# Foton 3 cylinder diesel 254A Glow Plugs?



## gdtractor (Sep 20, 2006)

Does the Foton 254A diesel have glow plugs .. ?

I can't seem to find any

Here is a video I made to explain what things look like

https://youtu.be/TXuiWEOJr8Q

Thanks,

Gary


----------



## gdtractor (Sep 20, 2006)

*My email address ..*

.. is [email protected] (alternate email) 

THanks 

Gary


----------



## pogobill (Jan 31, 2012)

I didn't look at your video, but it should have glow plugs if it's a diesel. They may not have been hooked up at the factory to your ignition switch. Are your issues with just hard starting, or are you not familiar with the function of the glow plugs? The ignition switch should have an on position, then a spring loaded Heat position if you turn it a little more, then finally if you turn the key all the way it goes to the starter relay to turn over. The key should then return to the on position by itself. Are you giving your glow plugs a chance to heat up, or are they just not working?


----------



## thepumpguysc (Jan 25, 2015)

Yes it does.. 30 sec mark.. the bar w/ the orange/red wire on it is the hot wire.
should have 12volts to it in a certain key position.. either turning it LEFT for 15-30 sec and then right to start it.. OR a spring ramp just before the starter kicks in.. hold for 15-30 seconds.
You can check the bar w/ a cheap $5.00 volt meter..
If it wont activate w/ the key.. jump it w/a wire off the battery for 15-30 seconds then try to start.
Does it start at all or is it just HARD to start..


----------



## gdtractor (Sep 20, 2006)

*Thanks . here is the situation ....*

It starts hard when it is cold out .. 
It starts and runs great in warmer weather .. 

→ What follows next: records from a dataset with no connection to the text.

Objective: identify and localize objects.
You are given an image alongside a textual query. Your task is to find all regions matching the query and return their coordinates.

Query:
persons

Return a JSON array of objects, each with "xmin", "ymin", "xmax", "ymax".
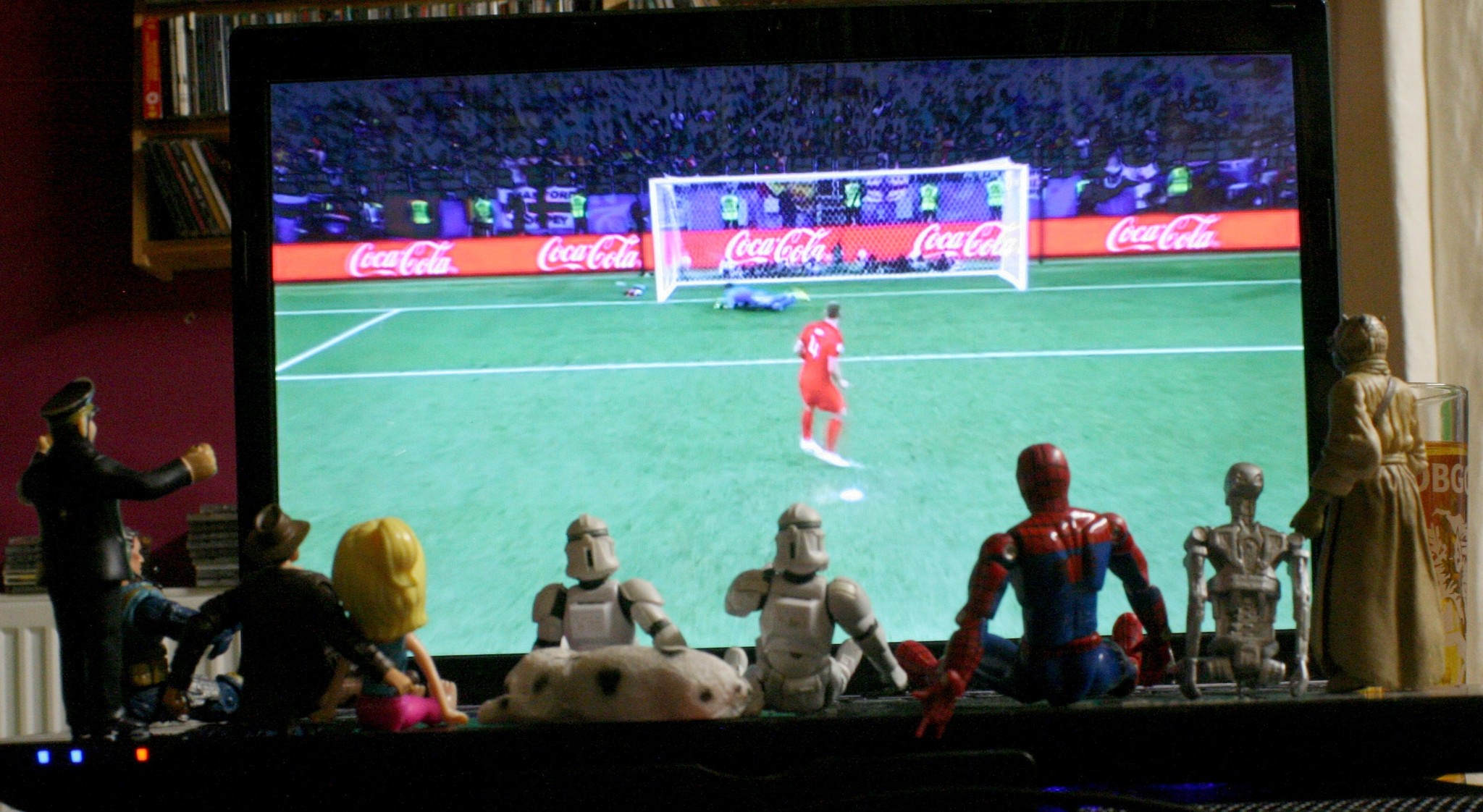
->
[
  {"xmin": 794, "ymin": 306, "xmax": 851, "ymax": 468},
  {"xmin": 272, "ymin": 51, "xmax": 1300, "ymax": 310},
  {"xmin": 528, "ymin": 444, "xmax": 1312, "ymax": 745},
  {"xmin": 16, "ymin": 378, "xmax": 470, "ymax": 735},
  {"xmin": 1289, "ymin": 314, "xmax": 1451, "ymax": 695}
]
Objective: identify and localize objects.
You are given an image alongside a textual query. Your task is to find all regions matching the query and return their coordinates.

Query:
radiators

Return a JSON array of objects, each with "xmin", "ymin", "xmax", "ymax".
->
[{"xmin": 0, "ymin": 588, "xmax": 242, "ymax": 741}]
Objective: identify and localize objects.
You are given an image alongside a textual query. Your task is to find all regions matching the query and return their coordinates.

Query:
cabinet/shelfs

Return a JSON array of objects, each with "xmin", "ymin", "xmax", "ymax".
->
[{"xmin": 131, "ymin": 0, "xmax": 784, "ymax": 282}]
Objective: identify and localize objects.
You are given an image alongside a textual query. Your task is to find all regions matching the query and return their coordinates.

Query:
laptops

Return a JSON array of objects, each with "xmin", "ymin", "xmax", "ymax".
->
[{"xmin": 0, "ymin": 1, "xmax": 1479, "ymax": 812}]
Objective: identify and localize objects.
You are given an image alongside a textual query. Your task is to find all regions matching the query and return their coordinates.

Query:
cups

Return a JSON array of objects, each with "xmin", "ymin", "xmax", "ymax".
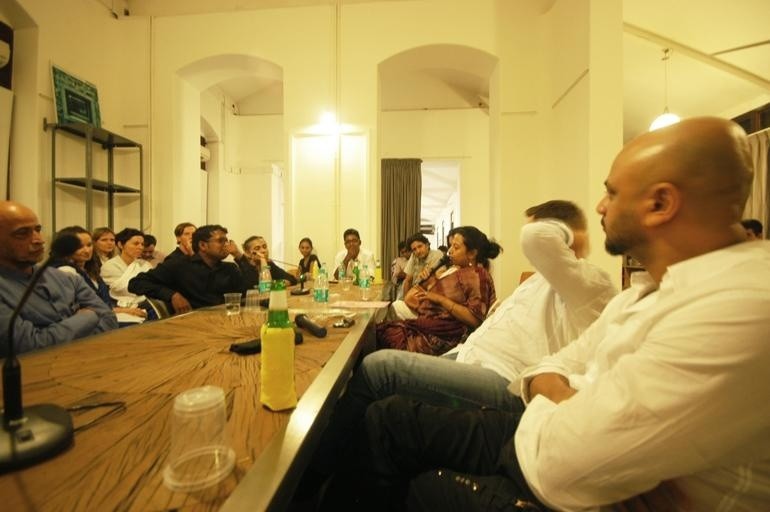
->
[
  {"xmin": 223, "ymin": 291, "xmax": 243, "ymax": 318},
  {"xmin": 163, "ymin": 385, "xmax": 236, "ymax": 492},
  {"xmin": 244, "ymin": 288, "xmax": 261, "ymax": 314}
]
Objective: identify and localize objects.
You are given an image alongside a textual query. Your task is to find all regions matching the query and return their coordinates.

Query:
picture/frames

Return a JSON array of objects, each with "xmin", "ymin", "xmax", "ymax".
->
[{"xmin": 48, "ymin": 60, "xmax": 104, "ymax": 128}]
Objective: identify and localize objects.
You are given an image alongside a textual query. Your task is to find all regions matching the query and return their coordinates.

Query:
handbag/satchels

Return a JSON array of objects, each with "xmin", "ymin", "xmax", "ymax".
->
[{"xmin": 405, "ymin": 283, "xmax": 426, "ymax": 310}]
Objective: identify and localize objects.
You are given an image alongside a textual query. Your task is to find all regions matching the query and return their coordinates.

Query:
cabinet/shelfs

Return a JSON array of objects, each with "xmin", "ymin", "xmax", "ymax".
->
[{"xmin": 45, "ymin": 122, "xmax": 143, "ymax": 262}]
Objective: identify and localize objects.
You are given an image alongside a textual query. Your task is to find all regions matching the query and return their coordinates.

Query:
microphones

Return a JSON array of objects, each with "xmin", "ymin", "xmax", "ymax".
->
[
  {"xmin": 417, "ymin": 253, "xmax": 451, "ymax": 285},
  {"xmin": 241, "ymin": 298, "xmax": 270, "ymax": 307},
  {"xmin": 252, "ymin": 250, "xmax": 310, "ymax": 295},
  {"xmin": 295, "ymin": 313, "xmax": 327, "ymax": 338},
  {"xmin": 0, "ymin": 231, "xmax": 81, "ymax": 473}
]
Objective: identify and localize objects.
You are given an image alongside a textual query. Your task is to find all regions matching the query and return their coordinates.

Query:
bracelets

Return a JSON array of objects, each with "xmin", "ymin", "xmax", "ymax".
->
[{"xmin": 451, "ymin": 303, "xmax": 456, "ymax": 313}]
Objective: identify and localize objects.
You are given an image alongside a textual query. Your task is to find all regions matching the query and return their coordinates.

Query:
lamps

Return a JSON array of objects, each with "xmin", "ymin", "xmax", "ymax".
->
[{"xmin": 649, "ymin": 41, "xmax": 682, "ymax": 133}]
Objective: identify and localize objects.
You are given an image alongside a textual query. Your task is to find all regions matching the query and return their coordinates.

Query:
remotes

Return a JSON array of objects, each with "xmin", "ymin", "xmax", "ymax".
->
[{"xmin": 229, "ymin": 328, "xmax": 303, "ymax": 356}]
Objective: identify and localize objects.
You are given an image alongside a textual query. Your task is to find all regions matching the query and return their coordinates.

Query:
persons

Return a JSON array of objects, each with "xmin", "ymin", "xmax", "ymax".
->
[
  {"xmin": 127, "ymin": 222, "xmax": 296, "ymax": 316},
  {"xmin": 3, "ymin": 199, "xmax": 164, "ymax": 352},
  {"xmin": 333, "ymin": 229, "xmax": 375, "ymax": 280},
  {"xmin": 295, "ymin": 237, "xmax": 321, "ymax": 280},
  {"xmin": 316, "ymin": 116, "xmax": 769, "ymax": 511},
  {"xmin": 378, "ymin": 226, "xmax": 504, "ymax": 356},
  {"xmin": 343, "ymin": 201, "xmax": 610, "ymax": 426},
  {"xmin": 384, "ymin": 228, "xmax": 459, "ymax": 321},
  {"xmin": 742, "ymin": 219, "xmax": 763, "ymax": 240}
]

It is my son's tractor that he bought used . 

And we could not figure out if the glow plugs were hooked up or not I will look again 

Thanks again SO MUCH ... this is very helpful !! 

BTW - it always starts but takes a while when cold out !! 

We will do some testing .. etc . and see what happens 

Thanks much ... I REALLY appreciate this 

Gary


----------



## gdtractor (Sep 20, 2006)

*Thanks so much !!*



pogobill said:


> I didn't look at your video, but it should have glow plugs if it's a diesel. They may not have been hooked up at the factory to your ignition switch. Are your issues with just hard starting, or are you not familiar with the function of the glow plugs? The ignition switch should have an on position, then a spring loaded Heat position if you turn it a little more, then finally if you turn the key all the way it goes to the starter relay to turn over. The key should then return to the on position by itself. Are you giving your glow plugs a chance to heat up, or are they just not working?



Thanks so much .. Gary


----------